Giving Advice

Slow Down
Are you better at giving advice versus listening to others or heeding your own advice? I am reluctantly raising my hand in the affirmative. This past Monday, while spending some virtual time with fellow fiber artists, I heard myself recommending ways to approach how to quilt “that” quilt. It really doesn’t matter what the quilt is. The basic advice applies to all quilts. Do I follow it? Rarely. However, since the next step in my process is to quilt that quilt, why not slow down and give it a go?

Breathe
So, I took a deep breath, slowed myself down and made a mini sampler of the scraps left over from piecing the background I was about to quilt. This way I can test out threads and motifs off quilt in order to determine what appeals to me most. I’m so glad I took the time. I chose not to use most of the motifs and one of the threads. If I had simply gone directly to the quilting with what I was imagining it would have worked. However, what I eventually chose to do is more dramatic and less jarring.

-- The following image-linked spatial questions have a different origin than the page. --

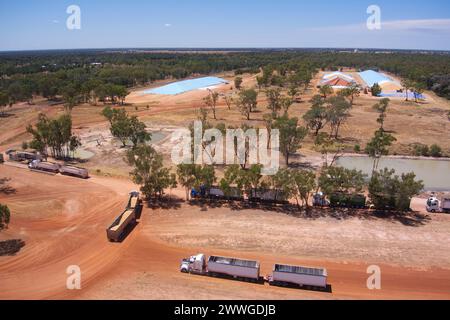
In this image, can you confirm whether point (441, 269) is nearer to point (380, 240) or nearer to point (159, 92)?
point (380, 240)

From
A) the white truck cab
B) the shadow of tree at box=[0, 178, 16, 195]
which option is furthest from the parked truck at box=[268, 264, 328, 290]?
the shadow of tree at box=[0, 178, 16, 195]

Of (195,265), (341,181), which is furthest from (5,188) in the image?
(341,181)

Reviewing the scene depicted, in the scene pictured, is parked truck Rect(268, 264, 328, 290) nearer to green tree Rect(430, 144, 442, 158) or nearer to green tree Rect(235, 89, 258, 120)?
green tree Rect(430, 144, 442, 158)

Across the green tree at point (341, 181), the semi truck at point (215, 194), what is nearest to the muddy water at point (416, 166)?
the green tree at point (341, 181)

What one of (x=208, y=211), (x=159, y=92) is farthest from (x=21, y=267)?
(x=159, y=92)

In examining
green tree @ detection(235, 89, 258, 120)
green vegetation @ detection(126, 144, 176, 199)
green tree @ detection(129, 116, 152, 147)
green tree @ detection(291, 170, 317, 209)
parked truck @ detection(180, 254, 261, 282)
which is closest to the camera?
parked truck @ detection(180, 254, 261, 282)
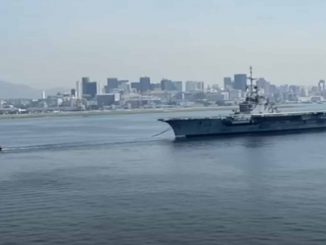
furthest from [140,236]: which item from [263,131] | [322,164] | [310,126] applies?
[310,126]

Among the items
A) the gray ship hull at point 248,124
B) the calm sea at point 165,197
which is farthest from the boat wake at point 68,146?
the calm sea at point 165,197

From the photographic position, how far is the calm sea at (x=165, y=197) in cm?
2173

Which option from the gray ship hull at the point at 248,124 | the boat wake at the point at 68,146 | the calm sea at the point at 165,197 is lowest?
the calm sea at the point at 165,197

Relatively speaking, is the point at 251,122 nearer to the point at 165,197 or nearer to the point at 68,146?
the point at 68,146

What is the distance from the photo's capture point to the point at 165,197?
28.4 metres

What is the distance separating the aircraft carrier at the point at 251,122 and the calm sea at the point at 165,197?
53.9ft

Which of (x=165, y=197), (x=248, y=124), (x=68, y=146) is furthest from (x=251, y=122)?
(x=165, y=197)

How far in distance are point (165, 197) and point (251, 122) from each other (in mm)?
43490

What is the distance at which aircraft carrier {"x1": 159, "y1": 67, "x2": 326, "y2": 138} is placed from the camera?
66.8 metres

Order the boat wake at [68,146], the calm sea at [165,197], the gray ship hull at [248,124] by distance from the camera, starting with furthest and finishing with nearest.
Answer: the gray ship hull at [248,124] → the boat wake at [68,146] → the calm sea at [165,197]

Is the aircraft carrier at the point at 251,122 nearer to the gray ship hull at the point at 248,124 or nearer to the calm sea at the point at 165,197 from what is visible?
the gray ship hull at the point at 248,124

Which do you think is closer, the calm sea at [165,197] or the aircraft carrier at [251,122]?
the calm sea at [165,197]

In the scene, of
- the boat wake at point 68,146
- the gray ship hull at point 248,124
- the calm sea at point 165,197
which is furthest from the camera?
the gray ship hull at point 248,124

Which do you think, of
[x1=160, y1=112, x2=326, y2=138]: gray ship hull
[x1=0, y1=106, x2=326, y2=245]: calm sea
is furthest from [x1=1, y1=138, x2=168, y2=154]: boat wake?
[x1=0, y1=106, x2=326, y2=245]: calm sea
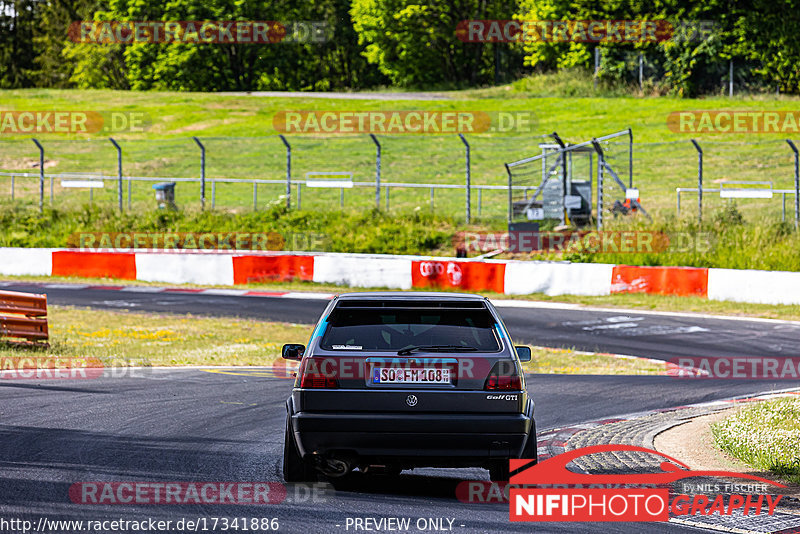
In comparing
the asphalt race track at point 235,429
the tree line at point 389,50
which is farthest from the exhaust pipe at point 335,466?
the tree line at point 389,50

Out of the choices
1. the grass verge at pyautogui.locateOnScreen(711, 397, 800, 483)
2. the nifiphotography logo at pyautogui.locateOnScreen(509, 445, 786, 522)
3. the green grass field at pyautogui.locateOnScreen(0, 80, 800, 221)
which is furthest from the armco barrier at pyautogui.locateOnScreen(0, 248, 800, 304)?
the nifiphotography logo at pyautogui.locateOnScreen(509, 445, 786, 522)

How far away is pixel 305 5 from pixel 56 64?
2444 centimetres

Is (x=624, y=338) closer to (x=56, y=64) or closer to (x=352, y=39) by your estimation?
(x=352, y=39)

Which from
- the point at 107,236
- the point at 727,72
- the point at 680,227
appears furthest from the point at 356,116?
the point at 680,227

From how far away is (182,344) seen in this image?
17.5m

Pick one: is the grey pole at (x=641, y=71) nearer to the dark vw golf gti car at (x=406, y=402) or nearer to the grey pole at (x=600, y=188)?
the grey pole at (x=600, y=188)

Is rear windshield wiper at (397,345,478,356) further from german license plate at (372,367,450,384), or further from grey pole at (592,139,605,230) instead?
grey pole at (592,139,605,230)

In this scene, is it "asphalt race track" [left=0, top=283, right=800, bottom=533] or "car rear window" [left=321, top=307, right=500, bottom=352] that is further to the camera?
"car rear window" [left=321, top=307, right=500, bottom=352]

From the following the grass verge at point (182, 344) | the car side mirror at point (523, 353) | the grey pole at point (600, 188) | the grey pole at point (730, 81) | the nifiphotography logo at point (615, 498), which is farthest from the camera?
the grey pole at point (730, 81)

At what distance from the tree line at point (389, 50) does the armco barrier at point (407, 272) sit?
99.5ft

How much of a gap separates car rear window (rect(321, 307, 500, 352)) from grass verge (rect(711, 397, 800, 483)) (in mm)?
2572

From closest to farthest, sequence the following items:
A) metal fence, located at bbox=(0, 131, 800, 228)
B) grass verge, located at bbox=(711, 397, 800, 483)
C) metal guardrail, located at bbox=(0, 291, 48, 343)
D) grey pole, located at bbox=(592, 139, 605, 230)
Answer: grass verge, located at bbox=(711, 397, 800, 483) < metal guardrail, located at bbox=(0, 291, 48, 343) < grey pole, located at bbox=(592, 139, 605, 230) < metal fence, located at bbox=(0, 131, 800, 228)

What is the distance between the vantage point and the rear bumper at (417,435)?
697cm

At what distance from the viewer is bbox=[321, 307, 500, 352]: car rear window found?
731 centimetres
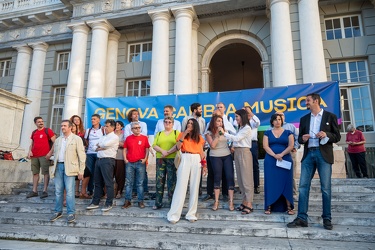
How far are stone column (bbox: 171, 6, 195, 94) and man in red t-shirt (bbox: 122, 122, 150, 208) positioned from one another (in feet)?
21.2

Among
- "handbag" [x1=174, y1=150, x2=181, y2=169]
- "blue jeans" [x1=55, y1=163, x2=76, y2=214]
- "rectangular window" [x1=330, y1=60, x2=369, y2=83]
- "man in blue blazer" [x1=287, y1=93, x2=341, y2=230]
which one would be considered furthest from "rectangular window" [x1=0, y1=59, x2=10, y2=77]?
"man in blue blazer" [x1=287, y1=93, x2=341, y2=230]

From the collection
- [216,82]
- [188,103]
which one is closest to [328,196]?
[188,103]

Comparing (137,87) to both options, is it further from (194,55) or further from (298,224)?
(298,224)

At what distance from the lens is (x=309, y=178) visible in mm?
4270

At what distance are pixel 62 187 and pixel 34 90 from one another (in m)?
12.6

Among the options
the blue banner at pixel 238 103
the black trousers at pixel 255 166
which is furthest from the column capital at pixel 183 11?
the black trousers at pixel 255 166

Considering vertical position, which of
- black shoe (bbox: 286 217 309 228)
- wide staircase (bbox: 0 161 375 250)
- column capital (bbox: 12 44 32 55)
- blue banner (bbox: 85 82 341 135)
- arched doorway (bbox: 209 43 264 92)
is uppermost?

Remember all the work I did last week, with the help of my husband, to work out the piecing pattern? The goal was to nail down the perspective of rising stairs and distance with a perspective/vanishing point drawing. Note how the quilting on the risers and treads enhance the perspective. I purposefully contrasted the straight line stitching of the stairs with a more undulating motif for the wall. This is easier to see from the back side of the work.

Focus
Next week I will focus on creating the cat. Just as I did for the quilting. I am experimenting with the cat. This won’t be the fabric I use. I want to be certain of the scale and techniques before I make the real thing. So far, so good.

I am linking up with:
- Nina Marie’s Off the Wall Fridays
- 2022 Rainbow Scrap Challenge (RSC)
- Thank Goodness It’s Finished Friday (TGIFF)
Beautiful colors, and your quilting choices are perfect. Thanks for linking up to TGIFF!
Thank you, Becca. I appreciate the opportunity to link up to TGIFF. I always finish some portion of my work. This time it was the quilting. 🙂 Finishing the full piece is rare.
Your perspective is really great. The stairs look perfect with the piecing and the quilting. I can’t wait to see the cat.
I’ll be working on the cat next week. Meanwhile my mind is zipping around as I think, rethink and perhaps overthink how to proceed. Thank you for your kind words, Chris.
Beautiful work. I will email you soon.
Take care,
Sandra
Thank you, Sandy. Looking forward to hearing from you.
It is coming along very nicely. I always wonder how pple choose their subjects, it fascinates me. I’m pretty much ‘try a technique’ artist with no message to convey.
Actually, I started out more as a try a technique or answering “what would happen if…?” questions I posed to myself. Now that I’ve been at for nearly 35 years, I still haven’t run out of techniques to try or questions to answers, however, I have much fuller tool box to use. I believe this gives me the freedom to try work, like Lola on the Stairs, because I am confident in my technique and design principles in ways I never was decades back.
This is going to be such a fun piece — I love the moody energy of your color palette. And yes, I’m guilty of that, too — giving advice to other quilters that I ought to consider following myself!!
Today, I’m pushing myself through one of those nothing is working, this is frustrating, I stink days. So, those kind words were just what I needed to hear. Thank you, Rebecca.